## Begin Data for this exercise

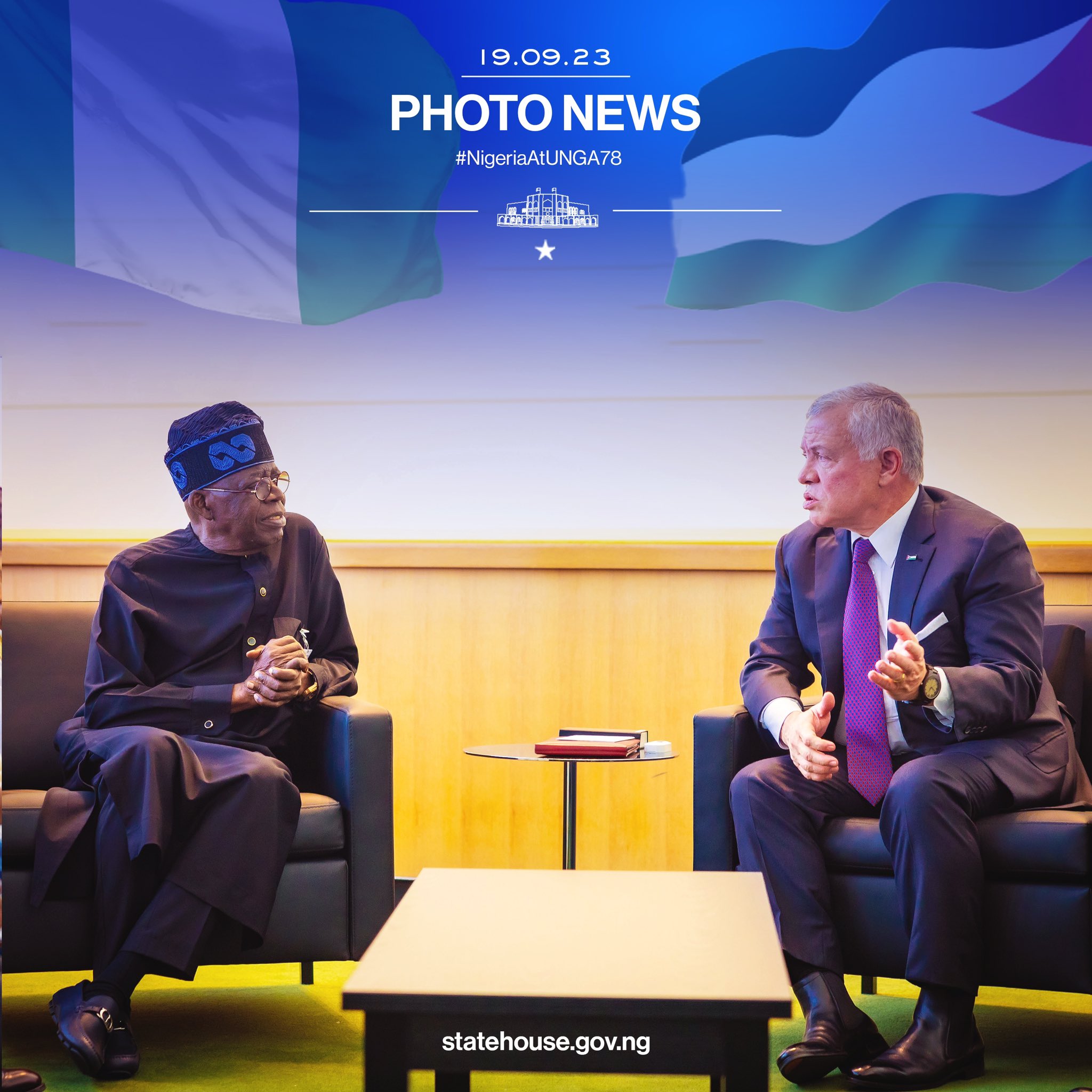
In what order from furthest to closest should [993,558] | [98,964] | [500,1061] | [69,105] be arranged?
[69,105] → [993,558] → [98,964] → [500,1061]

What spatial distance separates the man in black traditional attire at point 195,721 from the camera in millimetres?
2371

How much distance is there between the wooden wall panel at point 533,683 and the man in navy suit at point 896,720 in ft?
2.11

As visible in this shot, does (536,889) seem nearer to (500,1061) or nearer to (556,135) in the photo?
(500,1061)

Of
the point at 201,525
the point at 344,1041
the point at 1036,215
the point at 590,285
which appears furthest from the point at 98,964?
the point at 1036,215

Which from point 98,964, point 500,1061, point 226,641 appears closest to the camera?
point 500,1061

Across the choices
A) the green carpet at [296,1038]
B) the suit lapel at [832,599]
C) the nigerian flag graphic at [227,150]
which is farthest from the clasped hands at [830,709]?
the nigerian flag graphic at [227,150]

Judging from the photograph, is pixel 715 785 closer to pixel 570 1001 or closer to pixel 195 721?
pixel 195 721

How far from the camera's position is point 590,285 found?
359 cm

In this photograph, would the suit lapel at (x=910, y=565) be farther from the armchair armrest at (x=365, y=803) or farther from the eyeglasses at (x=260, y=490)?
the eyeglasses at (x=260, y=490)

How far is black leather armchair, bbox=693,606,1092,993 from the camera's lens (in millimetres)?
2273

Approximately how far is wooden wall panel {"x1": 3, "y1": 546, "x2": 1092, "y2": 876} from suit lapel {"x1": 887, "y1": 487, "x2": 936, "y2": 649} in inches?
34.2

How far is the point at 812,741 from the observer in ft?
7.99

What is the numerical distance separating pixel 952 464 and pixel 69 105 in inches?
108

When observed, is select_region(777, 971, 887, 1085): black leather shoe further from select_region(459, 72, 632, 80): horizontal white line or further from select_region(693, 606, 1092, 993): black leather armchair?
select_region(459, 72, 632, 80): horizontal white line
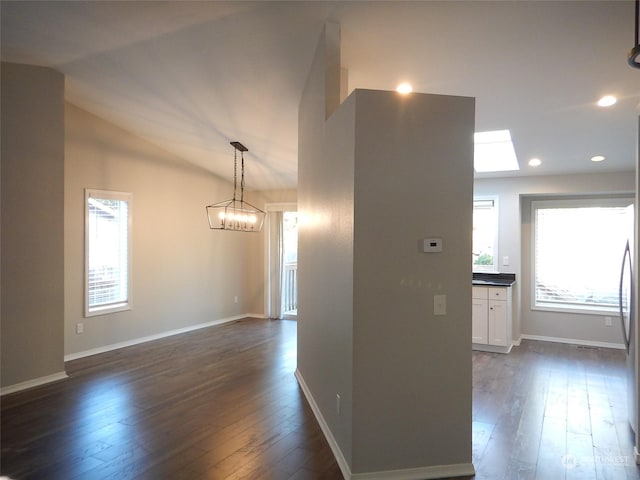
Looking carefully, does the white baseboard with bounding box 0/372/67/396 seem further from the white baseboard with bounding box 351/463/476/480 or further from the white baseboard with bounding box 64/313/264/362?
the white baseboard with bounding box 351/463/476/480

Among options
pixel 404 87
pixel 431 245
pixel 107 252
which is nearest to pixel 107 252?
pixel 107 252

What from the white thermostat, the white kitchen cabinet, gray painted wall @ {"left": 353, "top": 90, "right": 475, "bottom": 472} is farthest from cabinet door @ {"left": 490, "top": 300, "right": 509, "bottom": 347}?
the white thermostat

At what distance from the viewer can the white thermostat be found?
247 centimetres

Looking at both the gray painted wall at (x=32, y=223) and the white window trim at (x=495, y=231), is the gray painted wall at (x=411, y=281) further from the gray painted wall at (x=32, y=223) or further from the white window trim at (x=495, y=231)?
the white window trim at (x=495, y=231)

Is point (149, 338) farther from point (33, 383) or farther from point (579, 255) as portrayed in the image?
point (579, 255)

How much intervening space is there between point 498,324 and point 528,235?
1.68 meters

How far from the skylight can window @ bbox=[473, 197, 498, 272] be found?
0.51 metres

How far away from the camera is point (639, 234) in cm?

## End Data for this exercise

Task details |
For this exercise, please retype exactly the lines in the listing from the line with "Among options" through its last line, both ends included.

Answer to the task |
Among options
pixel 404 87
pixel 431 245
pixel 107 252
which is nearest to pixel 107 252?
pixel 107 252

What from the white thermostat, the white kitchen cabinet, gray painted wall @ {"left": 353, "top": 90, "right": 475, "bottom": 472} is farthest from cabinet door @ {"left": 490, "top": 300, "right": 509, "bottom": 347}?
the white thermostat

At what distance from the viewer can the white thermostat be found?
247 centimetres

Looking at both the gray painted wall at (x=32, y=223) and the white window trim at (x=495, y=231), is the gray painted wall at (x=411, y=281) further from the gray painted wall at (x=32, y=223) or further from the white window trim at (x=495, y=231)?
the white window trim at (x=495, y=231)

Is point (149, 338) farther from point (33, 383) or farther from point (579, 255) as portrayed in the image?
point (579, 255)

How much intervening space is there between point 498,324 and point 528,235?
1.68 meters

How far from the skylight can window @ bbox=[473, 197, 498, 272] be found?
0.51 metres

How far away from the camera is point (639, 234) in cm?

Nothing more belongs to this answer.